The Dow Jones Industrial Average dropped 418.48 points (0.97%) to close at 42,573.73, while the S&P 500 fell 1.07% to 5,906.94. The Nasdaq Composite slid 1.19% to end the session at 19,486.78.

The Dow fell more than 700 points at session lows before slightly recovering. Trading volume was light, typical for the shortened week, with the SPDR S&P 500 Trust (SPY) trading fewer than 40 million shares in late afternoon — unusually low for a day with significant market declines.

Tech Weakness and Year-End Profit Taking

The market’s slide appears to be driven by profit-taking as investors lock in gains after a banner year.

  • S&P 500: Up 24% year-to-date, its best performance since 2021.
  • Dow: Gained 13% this year.
  • Nasdaq: Surged nearly 30%, marking its longest quarterly winning streak since 2021.

Despite the strong year, large tech stocks faltered Monday:

  • Tesla fell 3.3%.
  • Meta Platforms slid 1.4%.
  • Nvidia bucked the trend, rising 0.4%.

Jeremy Siegel, senior economist at WisdomTree and Wharton professor emeritus, noted that a correction (defined as a 10% drop in the S&P 500) is increasingly likely in 2025. “The major forces to propel things upward I think have already been built in,” Siegel said on CNBC.

Santa Claus Rally Fizzles

Investors had hoped for a Santa Claus rally, a phenomenon where markets typically rise during the last five trading days of the year and the first two of January.

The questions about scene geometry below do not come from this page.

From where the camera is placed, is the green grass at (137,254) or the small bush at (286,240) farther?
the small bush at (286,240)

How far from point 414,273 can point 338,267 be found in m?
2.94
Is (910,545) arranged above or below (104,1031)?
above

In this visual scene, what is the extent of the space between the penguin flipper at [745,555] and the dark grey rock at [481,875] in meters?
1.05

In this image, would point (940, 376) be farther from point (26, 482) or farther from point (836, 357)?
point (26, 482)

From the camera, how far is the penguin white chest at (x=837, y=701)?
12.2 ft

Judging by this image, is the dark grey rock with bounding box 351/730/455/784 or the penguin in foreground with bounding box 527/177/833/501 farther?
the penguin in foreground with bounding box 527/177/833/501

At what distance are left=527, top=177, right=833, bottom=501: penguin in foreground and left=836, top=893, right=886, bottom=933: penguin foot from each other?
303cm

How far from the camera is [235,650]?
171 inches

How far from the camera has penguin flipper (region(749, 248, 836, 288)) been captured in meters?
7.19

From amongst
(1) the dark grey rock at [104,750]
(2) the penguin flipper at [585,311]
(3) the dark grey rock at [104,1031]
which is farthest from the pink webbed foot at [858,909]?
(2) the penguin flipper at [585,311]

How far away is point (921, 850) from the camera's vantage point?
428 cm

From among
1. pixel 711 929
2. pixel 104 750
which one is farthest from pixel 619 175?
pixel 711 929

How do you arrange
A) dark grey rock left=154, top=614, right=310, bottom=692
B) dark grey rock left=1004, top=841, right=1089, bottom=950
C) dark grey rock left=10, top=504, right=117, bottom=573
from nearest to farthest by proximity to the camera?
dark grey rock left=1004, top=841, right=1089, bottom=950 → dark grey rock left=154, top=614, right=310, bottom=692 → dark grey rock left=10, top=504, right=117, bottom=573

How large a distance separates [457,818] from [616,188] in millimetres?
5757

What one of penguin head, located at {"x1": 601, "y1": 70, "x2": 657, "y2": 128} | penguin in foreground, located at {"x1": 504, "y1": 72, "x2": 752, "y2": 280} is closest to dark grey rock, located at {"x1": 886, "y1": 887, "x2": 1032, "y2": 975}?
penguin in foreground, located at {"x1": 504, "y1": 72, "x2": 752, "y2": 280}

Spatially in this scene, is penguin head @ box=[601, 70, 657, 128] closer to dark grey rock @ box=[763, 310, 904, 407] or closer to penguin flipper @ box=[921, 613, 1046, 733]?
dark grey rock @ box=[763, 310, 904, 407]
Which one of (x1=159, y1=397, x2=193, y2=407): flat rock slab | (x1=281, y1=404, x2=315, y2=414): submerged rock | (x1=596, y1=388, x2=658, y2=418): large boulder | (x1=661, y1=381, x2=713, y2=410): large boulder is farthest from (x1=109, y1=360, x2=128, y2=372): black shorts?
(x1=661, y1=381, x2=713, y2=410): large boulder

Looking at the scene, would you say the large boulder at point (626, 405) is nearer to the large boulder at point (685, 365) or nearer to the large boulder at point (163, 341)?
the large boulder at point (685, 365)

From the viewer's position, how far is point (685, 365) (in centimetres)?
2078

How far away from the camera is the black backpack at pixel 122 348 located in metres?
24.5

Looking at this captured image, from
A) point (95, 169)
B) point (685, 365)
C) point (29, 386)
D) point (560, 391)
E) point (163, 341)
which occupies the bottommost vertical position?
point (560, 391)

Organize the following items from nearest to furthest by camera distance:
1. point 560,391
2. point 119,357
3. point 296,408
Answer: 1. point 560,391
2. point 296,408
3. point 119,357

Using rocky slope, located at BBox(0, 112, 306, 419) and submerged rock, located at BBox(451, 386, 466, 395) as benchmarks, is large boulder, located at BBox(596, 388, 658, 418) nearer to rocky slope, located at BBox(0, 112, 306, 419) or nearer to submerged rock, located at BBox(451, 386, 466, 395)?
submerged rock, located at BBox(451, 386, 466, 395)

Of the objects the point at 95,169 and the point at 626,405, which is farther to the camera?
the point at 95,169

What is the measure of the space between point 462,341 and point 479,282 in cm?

Historically, the S&P 500 has returned an average of 1.3% during this period since 1950, according to LPL Financial.

Instead, the S&P 500 has fallen more than 1% in the last two trading sessions — a rare occurrence during the final week of December. Bespoke Investment Group noted this was the first time it has happened twice in the last five business days of the year since at least 1952.

Light Economic Data Ahead

Economic data was sparse on Monday, but the Chicago Purchasing Managers Index (PMI) for December came in weaker than expected at 36.9 (below the 42.2 forecast by economists). The market will be closed Wednesday in observance of New Year’s Day, leaving limited time for year-end rebounds.

Optimism for 2025 Rebound

Despite the late-year weakness, Tom Lee, head of research at Fundstrat, struck an optimistic tone. “Strangely, if the last week of December is weak, I actually think it bodes well for a rebound in the first week of January,” Lee said on CNBC’s “Squawk Box.”

With markets grappling with light trading volumes and year-end positioning, investors remain hopeful for a strong start to 2025.